- _What needs to be done_:
Your task is to repeat exactly the lines below between the line holding "Espaguetis amb vieires i calamars 01" and the line holding "Kendall Jenner và", inclusive, and only those.

- _The data_:
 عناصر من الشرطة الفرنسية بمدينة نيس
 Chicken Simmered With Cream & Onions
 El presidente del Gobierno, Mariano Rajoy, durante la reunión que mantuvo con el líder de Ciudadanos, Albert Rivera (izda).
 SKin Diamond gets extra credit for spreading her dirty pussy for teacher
--
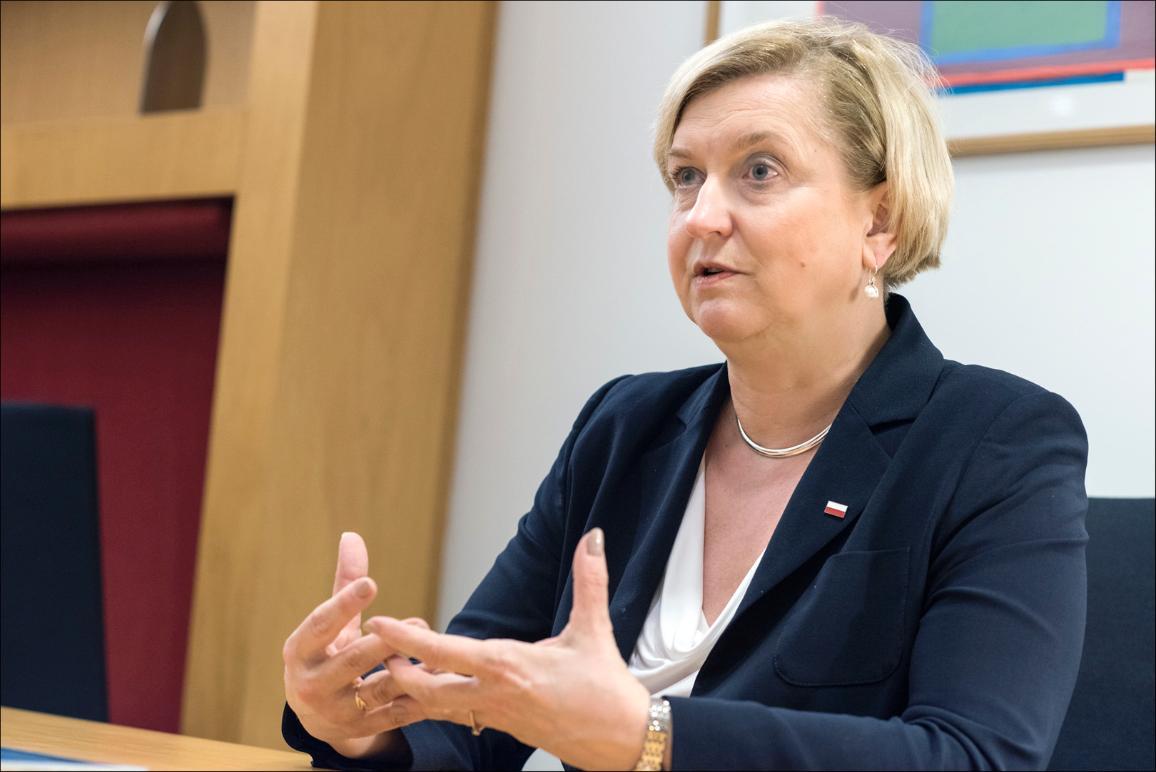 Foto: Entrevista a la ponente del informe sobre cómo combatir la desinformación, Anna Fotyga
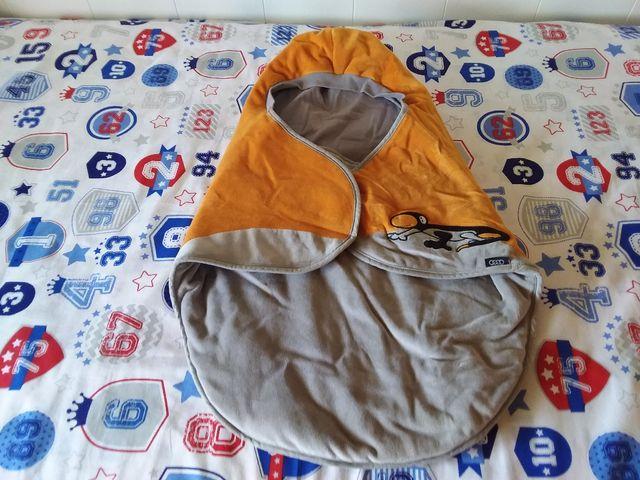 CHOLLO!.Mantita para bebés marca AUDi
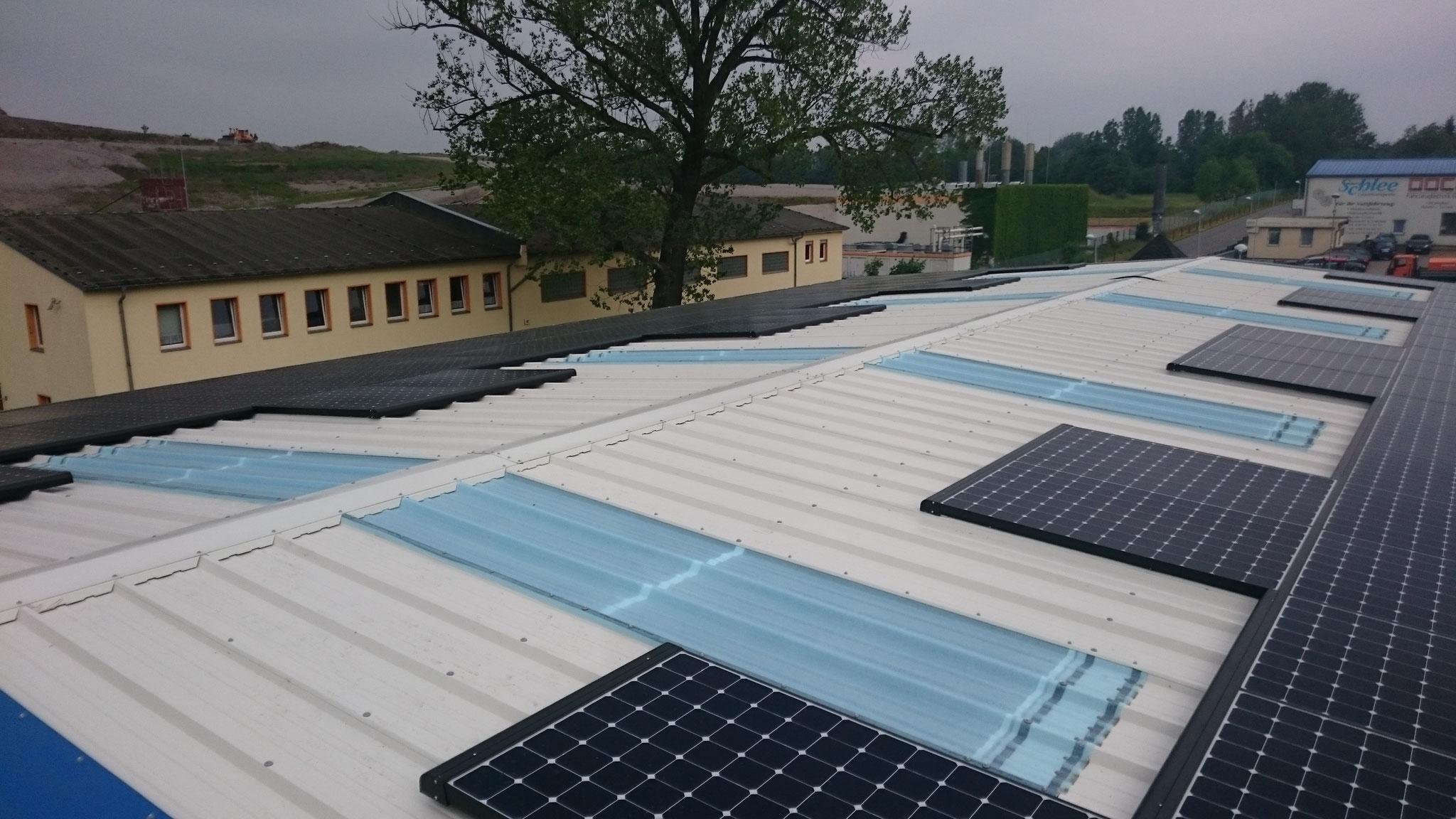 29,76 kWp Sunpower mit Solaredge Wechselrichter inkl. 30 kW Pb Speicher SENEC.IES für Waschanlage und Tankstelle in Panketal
* * *
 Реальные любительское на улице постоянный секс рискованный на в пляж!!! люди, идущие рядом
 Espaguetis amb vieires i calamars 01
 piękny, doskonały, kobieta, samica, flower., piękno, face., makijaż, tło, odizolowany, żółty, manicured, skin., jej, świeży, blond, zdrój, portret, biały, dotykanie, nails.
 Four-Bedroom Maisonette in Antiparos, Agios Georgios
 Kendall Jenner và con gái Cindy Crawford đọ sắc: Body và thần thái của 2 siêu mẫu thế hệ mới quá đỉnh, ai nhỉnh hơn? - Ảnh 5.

- _Response to this exercise_:
 Espaguetis amb vieires i calamars 01
 piękny, doskonały, kobieta, samica, flower., piękno, face., makijaż, tło, odizolowany, żółty, manicured, skin., jej, świeży, blond, zdrój, portret, biały, dotykanie, nails.
 Four-Bedroom Maisonette in Antiparos, Agios Georgios
 Kendall Jenner và con gái Cindy Crawford đọ sắc: Body và thần thái của 2 siêu mẫu thế hệ mới quá đỉnh, ai nhỉnh hơn? - Ảnh 5.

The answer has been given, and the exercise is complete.